- [EXCERTO DO DOCUMENTO]:

Como não podia deixar de ser, a música para o fim de semana teria que ser do Carlos do Carmo.
Esta semana, ganhou, e foi o primeiro português a consegui-lo, o Grammy Latino por toda uma carreira dedicada à música, nomeadamente o fado.
Há uma canção que gosto particularmente dele, uma boa parte pela sua letra. A letra é escrita por Ary dos Santos. Um poeta e letrista que escreveu alguns dos poemas e letras mais fortes e sentidas da cultura portuguesas. Sobre a inconformidade, sobre a esperança, sobre o desejo.
Uma dessas letras/ poemas é Os Putos, um poema sobre a inocência de ser criança.
É sobre um bando de putos, livres, que vivem a sua inocência sem saberem o que seu futuro lhes reserva, a esperança que o seu país neles deposita.
São apenas crianças a viver a sua liberdade, a serem felizes por o serem.
No futuro, quando estiverem a cumpri-lo e a viverem a dita esperança, se a chegarem a ter, em vez de um pião e caricas, se o país permitir, terão um carro, uma casa e talvez filhos que com um pouco de sorte os conseguirão manter
Um dia serão enjaulados, estarão a cumprir horários castrantes, fechados na ironia dos "open space", serão pardais sem asas e sem bando. Sós no meio da multidão.
Nessa altura terão depressões, desespero, viverão o stress, serão hipócritas e se o conseguirem, terão que pisar os que estão ao seu lado, para não serem pisados.

- [DADOS]:
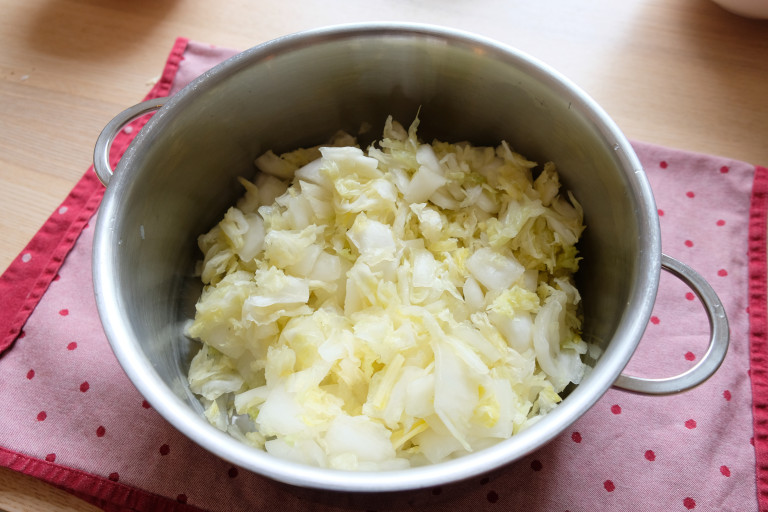 Wilted cabbage in pot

- [INSTRUÇÕES DO EXERCÍCIO]:
Segundo o texto sobre Carlos do Carmo, quem escreveu a letra de "Os Putos"? Responde numa frase, por favor. Baseia-te apenas no texto sobre Carlos do Carmo, sem recorrer à listagem.

- [RESULTADO DO EXERCÍCIO]:
A letra de "Os Putos" foi escrita por Ary dos Santos.